Read together (it is unfortunate that there are 3 separate concurring Judgments on a five justice Court), the Court stresses that if authorisation is to be granted under the inherent jurisdiction, then the same level of procedural protection should be offered as under the statutory scheme: the child may be made a party (with a guardian), the child’s views must be obtained and any confinement arrangements must be kept under close review.
Far from being deterred from making legislation in this area which is not actually capable of being complied with, Parliament at Westminster has recently passed the Care Planning, Placement and Case Review (England) (Amendment) Regulations 2021/161 – whose Regulation 4 prohibits local authorities in England from placing children under 16 in an unregistered home and which it is anticipated will come into effect in September 2021. This led Lady Arden (in an individual Judgment) to question whether it is possible to use the inherent jurisdiction to authorise placements in unregistered children’s homes for those young people under 16.
The Court also considered a subsidiary question as to whether an order is necessary if the young person consents to care arrangements which amount to a deprivation of liberty. The case itself was one where the young person’s consent was plainly not a settled intention and an order was justified. However, where the consent of the child is “valid and sufficient” that is likely to mean that has been no deprivation of liberty [Lady Black, 162].
The leading family law commentator, Andrew Pack (AKA suesspiciousminds), who has long referred to the inherent jurisdiction as the Courts’ “Magical sparkle powers”, expressed his misgivings on the basis that such sticking-plaster solutions mean that children remain living in places where they are at risk of ill-treatment akin to the “pin-down” scandal. In this case, the Supreme Court did consider simply refusing to authorise these bespoke arrangements, but was concerned that it would not thereby comply with its positive obligations under Article 2 and 3.

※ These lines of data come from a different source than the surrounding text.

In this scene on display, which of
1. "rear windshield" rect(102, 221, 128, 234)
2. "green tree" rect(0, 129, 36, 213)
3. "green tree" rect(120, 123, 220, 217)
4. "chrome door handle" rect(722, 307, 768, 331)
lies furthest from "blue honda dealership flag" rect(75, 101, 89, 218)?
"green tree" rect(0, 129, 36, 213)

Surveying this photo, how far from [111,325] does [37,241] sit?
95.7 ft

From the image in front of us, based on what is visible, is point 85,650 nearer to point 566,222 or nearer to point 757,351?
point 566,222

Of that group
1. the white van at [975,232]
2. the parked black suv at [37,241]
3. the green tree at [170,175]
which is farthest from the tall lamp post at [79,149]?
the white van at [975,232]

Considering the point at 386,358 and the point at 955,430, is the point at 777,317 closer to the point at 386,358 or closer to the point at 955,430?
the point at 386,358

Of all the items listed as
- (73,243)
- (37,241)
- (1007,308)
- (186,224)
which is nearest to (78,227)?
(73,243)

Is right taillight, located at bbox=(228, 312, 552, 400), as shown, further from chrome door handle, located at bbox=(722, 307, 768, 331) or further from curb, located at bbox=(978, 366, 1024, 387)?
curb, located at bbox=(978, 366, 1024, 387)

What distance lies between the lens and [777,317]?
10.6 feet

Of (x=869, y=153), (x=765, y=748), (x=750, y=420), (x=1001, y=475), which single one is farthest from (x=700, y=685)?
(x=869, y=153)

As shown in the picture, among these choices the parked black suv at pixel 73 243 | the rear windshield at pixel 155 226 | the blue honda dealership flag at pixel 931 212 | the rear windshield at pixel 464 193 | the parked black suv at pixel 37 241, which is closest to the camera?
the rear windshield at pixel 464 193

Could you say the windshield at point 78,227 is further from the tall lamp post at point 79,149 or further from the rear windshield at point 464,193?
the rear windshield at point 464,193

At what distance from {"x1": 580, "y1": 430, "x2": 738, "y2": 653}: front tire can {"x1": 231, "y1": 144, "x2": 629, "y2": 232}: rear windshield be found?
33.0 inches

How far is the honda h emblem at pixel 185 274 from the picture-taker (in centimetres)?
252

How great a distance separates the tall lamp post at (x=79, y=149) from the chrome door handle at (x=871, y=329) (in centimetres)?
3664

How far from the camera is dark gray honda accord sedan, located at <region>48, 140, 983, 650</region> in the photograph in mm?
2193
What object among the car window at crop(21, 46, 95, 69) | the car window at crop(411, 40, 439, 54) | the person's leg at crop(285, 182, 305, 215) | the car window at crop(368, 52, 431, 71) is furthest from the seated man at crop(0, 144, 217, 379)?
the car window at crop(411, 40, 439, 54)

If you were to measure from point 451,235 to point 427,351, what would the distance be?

The implication of most of the Judgments and commentary on this tricky area of the law imply that it is a simple question of resources. There certainly appears to be a failure of the “market”. Many of those who appear in these cases might wonder whether there is also a failure of regulation. It is useful to consider the research report commissioned by the Department for Education (February 2020), entitled “Use of unregulated and unregistered provision for children in care”, where it emerges that registered children’s homes were becoming increasingly reluctant to accept children with highly complex needs and challenging behaviours. In part, this was as a result of registered providers becoming increasingly risk adverse because of their concerns about their Ofsted rating being negatively affected if they were unable to secure positive outcomes. There is also an assumption that registration is quick or anything other than deeply intrusive. The Supreme Court had the benefit of submissions by many interested parties and incorporated points made by many of them such as the Association of Lawyers for Children but did not appear to have invited Ofsted to be an interested party. This may have meant they had to give Judgment without all the pieces of the jigsaw.